Mas este último escândalo foi provocado pela controvérsia errada.

Enquanto as manchetes continuam focadas em um único erro de edição, a verdadeira crise no coração da emissora pública britânica é muito mais profunda, principalmente em sua falha em noticiar a guerra de Israel contra Gaza com honestidade e coragem.

E a ironia é brutal: a BBC foi abalada por um dos seus menores pecados, enquanto o maior deles — a distorção da realidade palestina — permanece impune.

A dimensão dessa falha é mensurável. Um relatório impressionante do Centro de Monitoramento da Mídia, que analisou mais de 35.000 matérias da BBC publicadas entre outubro de 2023 e maio de 2025, mostrou que a cobertura da emissora sobre Gaza privilegiou consistentemente as perspectivas israelenses, marginalizando as vozes palestinas.

Os dados são devastadores. As mortes palestinas, relatadas como mais de 42.000 durante o período do estudo, receberam 33 vezes menos atenção por incidente do que as mortes israelenses. A BBC usou palavras como “assassinato” 220 vezes para israelenses, mas apenas uma vez para palestinos, e “massacre” 18 vezes mais para vítimas israelenses. Autoridades e comentaristas israelenses foram entrevistados mais do que o dobro de vezes que os palestinos.

Mesmo ao noticiar o sofrimento humanitário, os palestinos foram retratados como vítimas passivas – deslocados, famintos, morrendo – e raramente como pessoas com direitos, história ou capacidade de ação. Apenas 0,5% das reportagens mencionaram a ocupação israelense de décadas, e meros 2% mencionaram a palavra “apartheid”, apesar de seu uso por importantes organizações de direitos humanos.

Viés institucional

Como concluiu o Centro de Monitoramento da Mídia, a BBC adotou repetidamente a linguagem e a narrativa do Estado israelense, negligenciando as vozes daqueles que vivem sob sua ocupação. Isso não é jornalismo imparcial; é viés institucional em relação a Israel, apresentado como “equilíbrio”.

No entanto, a manipulação e as tentativas de distorcer a realidade promovidas pela direita não cessaram. Há dois anos, escrevi sobre como as queixas de Israel contra a cobertura da BBC estavam sendo “exploradas cinicamente em uma guerra cultural interna”. Cada acusação de viés se torna uma arma para os políticos e comentaristas de direita britânicos, que querem intimidar a emissora e obrigá-la a adotar uma postura permanentemente cautelosa.

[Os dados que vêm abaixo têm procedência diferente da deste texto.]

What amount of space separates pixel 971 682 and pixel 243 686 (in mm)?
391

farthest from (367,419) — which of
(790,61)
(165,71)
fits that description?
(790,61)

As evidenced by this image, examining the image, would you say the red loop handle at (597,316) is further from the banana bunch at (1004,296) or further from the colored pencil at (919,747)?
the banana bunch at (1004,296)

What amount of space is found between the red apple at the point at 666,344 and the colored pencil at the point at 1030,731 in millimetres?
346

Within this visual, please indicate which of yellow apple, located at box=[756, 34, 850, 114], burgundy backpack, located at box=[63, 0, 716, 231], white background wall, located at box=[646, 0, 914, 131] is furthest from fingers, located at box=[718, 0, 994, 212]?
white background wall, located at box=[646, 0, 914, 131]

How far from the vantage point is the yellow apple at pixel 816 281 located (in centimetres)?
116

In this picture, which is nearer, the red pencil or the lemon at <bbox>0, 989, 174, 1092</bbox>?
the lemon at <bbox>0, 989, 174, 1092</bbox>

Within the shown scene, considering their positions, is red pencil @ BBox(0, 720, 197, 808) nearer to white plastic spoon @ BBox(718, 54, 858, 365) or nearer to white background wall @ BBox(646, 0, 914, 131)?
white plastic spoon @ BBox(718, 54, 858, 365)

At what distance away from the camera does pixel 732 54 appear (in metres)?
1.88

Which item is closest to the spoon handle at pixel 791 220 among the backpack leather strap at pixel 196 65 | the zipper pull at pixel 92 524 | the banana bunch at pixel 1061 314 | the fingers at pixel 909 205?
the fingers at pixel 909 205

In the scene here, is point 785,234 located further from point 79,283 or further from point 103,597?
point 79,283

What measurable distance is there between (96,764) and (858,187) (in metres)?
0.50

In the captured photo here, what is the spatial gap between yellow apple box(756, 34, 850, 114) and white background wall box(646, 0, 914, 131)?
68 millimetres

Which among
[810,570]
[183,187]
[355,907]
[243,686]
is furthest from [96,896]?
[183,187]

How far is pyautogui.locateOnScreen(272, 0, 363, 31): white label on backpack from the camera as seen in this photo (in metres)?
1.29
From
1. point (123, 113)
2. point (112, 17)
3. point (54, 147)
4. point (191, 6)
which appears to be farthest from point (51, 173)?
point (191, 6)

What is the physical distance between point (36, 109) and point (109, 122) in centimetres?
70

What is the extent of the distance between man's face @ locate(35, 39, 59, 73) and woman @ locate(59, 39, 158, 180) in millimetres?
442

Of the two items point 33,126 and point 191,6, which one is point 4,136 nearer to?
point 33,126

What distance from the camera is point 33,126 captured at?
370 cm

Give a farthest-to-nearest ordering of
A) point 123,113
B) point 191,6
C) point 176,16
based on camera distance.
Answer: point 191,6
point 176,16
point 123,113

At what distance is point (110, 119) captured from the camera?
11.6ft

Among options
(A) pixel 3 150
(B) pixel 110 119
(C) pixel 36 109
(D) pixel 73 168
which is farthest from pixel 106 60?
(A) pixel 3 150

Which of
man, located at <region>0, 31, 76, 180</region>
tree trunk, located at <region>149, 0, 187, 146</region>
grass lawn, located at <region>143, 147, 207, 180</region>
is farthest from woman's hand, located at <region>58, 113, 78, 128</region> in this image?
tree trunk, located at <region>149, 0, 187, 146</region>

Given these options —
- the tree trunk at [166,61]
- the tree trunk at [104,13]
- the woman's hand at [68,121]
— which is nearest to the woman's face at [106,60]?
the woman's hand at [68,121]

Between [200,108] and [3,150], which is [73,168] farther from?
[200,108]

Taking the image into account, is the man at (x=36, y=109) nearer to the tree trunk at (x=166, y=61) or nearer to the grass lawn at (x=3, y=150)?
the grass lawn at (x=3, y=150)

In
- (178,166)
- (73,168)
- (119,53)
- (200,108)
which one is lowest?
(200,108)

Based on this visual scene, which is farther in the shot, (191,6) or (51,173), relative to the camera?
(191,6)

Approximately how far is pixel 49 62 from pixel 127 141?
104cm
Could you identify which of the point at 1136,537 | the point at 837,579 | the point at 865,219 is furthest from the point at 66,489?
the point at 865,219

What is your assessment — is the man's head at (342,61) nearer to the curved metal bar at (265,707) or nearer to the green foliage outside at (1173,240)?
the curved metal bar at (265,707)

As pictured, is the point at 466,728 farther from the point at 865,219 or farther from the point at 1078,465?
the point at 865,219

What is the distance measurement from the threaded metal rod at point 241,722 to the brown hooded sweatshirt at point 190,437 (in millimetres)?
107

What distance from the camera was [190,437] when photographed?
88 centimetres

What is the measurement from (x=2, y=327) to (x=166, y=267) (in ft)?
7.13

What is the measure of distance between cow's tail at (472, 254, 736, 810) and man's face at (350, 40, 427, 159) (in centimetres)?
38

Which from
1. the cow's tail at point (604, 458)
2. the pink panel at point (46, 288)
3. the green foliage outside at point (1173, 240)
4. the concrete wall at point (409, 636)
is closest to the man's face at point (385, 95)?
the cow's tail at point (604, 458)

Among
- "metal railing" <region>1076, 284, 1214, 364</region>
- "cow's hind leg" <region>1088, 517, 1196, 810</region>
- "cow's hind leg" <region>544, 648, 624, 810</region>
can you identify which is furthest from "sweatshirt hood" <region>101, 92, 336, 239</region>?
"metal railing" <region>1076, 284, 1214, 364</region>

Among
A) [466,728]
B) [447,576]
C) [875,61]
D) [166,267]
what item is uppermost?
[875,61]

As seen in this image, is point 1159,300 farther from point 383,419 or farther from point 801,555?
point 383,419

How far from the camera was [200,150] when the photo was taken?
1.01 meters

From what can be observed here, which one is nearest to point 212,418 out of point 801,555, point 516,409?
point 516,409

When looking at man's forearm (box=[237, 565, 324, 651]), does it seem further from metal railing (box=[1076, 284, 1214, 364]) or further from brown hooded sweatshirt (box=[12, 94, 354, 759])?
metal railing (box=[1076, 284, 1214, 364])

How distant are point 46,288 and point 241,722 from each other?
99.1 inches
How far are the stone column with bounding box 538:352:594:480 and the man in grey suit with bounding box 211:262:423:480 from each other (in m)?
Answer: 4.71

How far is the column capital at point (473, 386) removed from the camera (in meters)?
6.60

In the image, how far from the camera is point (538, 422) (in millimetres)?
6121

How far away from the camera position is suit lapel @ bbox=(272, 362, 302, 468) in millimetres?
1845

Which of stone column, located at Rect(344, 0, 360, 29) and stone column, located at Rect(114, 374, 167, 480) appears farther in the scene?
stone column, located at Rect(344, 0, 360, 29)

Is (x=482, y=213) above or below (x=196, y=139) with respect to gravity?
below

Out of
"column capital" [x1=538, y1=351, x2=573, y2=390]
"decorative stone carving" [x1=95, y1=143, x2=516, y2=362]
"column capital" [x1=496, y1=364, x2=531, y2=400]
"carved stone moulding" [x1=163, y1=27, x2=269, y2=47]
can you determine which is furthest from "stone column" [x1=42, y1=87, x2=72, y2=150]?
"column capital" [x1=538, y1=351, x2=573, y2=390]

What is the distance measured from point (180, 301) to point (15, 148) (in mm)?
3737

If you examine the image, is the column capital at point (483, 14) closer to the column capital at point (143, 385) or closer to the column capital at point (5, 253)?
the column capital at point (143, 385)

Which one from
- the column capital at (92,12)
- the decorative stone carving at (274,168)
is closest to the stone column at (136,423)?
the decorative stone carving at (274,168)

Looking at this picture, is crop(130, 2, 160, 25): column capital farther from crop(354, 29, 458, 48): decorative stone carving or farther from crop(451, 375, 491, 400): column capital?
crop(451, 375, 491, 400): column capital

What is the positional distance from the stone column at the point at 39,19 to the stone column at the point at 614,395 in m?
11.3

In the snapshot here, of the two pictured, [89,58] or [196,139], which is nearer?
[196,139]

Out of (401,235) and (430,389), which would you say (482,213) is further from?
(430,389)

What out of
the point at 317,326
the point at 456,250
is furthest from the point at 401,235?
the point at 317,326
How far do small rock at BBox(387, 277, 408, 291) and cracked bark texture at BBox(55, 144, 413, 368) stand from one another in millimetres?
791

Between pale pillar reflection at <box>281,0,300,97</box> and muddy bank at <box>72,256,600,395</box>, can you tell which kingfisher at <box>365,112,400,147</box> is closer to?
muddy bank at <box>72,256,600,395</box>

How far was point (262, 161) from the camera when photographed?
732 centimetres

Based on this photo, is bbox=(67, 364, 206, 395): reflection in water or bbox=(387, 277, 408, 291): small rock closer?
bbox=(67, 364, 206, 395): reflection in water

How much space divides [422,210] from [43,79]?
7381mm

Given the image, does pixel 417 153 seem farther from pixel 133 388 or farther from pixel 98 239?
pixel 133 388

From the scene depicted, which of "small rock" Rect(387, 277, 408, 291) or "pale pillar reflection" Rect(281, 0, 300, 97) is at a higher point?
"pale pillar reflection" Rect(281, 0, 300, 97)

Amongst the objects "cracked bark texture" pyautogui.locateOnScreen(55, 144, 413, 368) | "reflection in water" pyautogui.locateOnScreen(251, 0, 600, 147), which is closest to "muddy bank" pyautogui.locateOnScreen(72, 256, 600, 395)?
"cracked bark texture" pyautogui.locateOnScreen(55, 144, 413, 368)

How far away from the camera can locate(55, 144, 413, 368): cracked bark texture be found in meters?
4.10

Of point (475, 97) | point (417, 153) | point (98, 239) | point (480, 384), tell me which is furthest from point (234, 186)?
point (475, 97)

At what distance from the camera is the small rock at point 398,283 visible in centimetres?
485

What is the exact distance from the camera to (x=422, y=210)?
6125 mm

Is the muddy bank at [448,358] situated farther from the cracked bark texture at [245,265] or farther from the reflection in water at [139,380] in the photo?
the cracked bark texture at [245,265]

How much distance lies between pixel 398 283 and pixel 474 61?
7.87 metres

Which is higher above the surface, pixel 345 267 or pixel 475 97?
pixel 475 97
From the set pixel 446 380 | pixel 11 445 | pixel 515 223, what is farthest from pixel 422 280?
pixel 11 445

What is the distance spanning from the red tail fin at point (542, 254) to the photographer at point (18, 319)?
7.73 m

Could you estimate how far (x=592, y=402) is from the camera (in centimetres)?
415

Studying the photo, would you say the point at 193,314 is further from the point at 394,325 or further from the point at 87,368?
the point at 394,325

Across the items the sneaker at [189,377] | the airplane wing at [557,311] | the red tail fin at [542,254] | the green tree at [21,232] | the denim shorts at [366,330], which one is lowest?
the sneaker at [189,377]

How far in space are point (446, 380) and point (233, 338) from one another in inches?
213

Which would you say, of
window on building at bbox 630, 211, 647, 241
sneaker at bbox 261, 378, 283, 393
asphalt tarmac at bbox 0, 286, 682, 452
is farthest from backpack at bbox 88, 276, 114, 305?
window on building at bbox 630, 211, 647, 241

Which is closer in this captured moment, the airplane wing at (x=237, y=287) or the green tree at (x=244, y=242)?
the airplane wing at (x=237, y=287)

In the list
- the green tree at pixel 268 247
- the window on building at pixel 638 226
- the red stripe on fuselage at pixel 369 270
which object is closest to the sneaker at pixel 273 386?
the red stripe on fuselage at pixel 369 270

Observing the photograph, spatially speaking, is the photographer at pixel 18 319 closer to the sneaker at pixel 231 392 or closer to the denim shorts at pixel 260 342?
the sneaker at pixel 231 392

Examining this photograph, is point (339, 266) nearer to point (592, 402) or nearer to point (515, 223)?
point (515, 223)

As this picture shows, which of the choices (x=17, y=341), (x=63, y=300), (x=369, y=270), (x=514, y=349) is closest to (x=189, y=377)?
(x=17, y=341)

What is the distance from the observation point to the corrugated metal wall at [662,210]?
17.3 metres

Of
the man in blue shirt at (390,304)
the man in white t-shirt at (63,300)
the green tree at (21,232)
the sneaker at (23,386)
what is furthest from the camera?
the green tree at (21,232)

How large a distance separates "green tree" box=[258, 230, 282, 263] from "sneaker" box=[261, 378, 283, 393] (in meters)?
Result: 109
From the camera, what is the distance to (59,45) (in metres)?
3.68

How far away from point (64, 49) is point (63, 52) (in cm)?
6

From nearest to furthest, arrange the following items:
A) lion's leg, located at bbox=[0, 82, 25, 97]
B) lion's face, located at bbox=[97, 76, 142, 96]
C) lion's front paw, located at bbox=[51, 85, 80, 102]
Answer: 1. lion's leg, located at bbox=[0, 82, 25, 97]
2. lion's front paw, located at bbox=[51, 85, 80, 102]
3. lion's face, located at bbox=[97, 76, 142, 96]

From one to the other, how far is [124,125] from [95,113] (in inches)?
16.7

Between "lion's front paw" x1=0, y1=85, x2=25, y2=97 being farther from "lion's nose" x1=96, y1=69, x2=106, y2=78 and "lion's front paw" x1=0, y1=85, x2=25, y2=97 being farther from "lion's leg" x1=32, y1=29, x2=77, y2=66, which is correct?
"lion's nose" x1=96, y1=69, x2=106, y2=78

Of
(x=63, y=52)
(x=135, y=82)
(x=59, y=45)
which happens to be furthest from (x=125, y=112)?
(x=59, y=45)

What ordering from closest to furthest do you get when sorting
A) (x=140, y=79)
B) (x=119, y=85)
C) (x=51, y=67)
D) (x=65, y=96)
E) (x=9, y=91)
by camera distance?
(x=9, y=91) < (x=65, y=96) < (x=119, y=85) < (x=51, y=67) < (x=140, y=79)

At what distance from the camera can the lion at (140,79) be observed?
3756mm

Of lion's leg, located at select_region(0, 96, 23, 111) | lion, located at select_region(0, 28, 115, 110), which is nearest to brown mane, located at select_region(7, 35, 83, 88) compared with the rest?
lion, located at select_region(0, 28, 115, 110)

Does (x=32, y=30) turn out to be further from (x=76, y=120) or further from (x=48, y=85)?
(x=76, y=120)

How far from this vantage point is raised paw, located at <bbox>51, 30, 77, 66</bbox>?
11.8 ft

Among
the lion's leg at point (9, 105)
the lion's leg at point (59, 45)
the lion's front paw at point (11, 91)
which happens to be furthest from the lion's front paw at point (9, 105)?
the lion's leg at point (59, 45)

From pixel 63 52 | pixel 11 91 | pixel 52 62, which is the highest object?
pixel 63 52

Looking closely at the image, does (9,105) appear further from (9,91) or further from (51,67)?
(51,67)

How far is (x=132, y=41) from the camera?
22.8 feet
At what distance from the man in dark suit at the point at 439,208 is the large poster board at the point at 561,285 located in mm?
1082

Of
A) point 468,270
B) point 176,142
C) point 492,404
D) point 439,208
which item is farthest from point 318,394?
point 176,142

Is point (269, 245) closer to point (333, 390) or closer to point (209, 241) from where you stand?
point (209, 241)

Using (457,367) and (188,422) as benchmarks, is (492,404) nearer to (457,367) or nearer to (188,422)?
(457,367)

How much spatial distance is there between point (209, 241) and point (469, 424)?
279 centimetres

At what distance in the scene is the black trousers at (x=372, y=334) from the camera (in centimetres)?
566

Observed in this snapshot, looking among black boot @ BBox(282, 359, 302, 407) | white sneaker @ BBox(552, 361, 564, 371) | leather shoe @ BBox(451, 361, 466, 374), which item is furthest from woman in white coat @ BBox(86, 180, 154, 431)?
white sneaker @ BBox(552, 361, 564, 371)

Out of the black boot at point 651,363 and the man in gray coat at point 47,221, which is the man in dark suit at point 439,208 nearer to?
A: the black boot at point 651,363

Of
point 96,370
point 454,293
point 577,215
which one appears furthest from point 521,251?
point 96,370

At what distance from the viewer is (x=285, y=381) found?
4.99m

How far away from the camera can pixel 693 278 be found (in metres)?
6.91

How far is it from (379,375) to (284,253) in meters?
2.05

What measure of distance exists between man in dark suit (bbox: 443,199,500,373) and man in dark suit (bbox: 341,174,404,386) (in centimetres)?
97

A BBC passou o último ano fazendo exatamente isso: apaziguando as vozes mais estridentes, em vez de defender seus jornalistas ou seu dever de relatar a verdade.

A honestidade começa com o reconhecimento: erramos – não na edição de um filme, mas na forma como contamos, e continuamos a contar, a história de um povo inteiro.

As renúncias da CEO da BBC News, Deborah Turness, e do diretor-geral, Tim Davie, reforçam essa contradição. Em sua carta de despedida, Turness elogiou o profissionalismo de sua redação e insistiu que “as recentes alegações de que a BBC News é institucionalmente tendenciosa são falsas”.

Mas essa afirmação soa vazia quando confrontada com os depoimentos de seus próprios funcionários. Em novembro de 2024, mais de 100 funcionários da BBC assinaram uma carta interna acusando a emissora de usar dois pesos e duas medidas, alegando que ela não responsabilizou Israel por suas ações.

Essas tensões já haviam surgido um ano antes. Em novembro de 2023, Turness teria dito aos funcionários em uma reunião de crise: “Todos nós precisamos nos lembrar de que tudo isso começou em 7 de outubro”. Segundo um relatório do Drop Site, em vez de restabelecer a ordem em meio a uma acalorada discussão entre jornalistas e funcionários de alto escalão, o comentário apenas aprofundou a raiva daqueles que sentiam que enquadrar a guerra unicamente pela ótica do ataque do Hamas apagava décadas de desapropriação palestina e ocupação israelense.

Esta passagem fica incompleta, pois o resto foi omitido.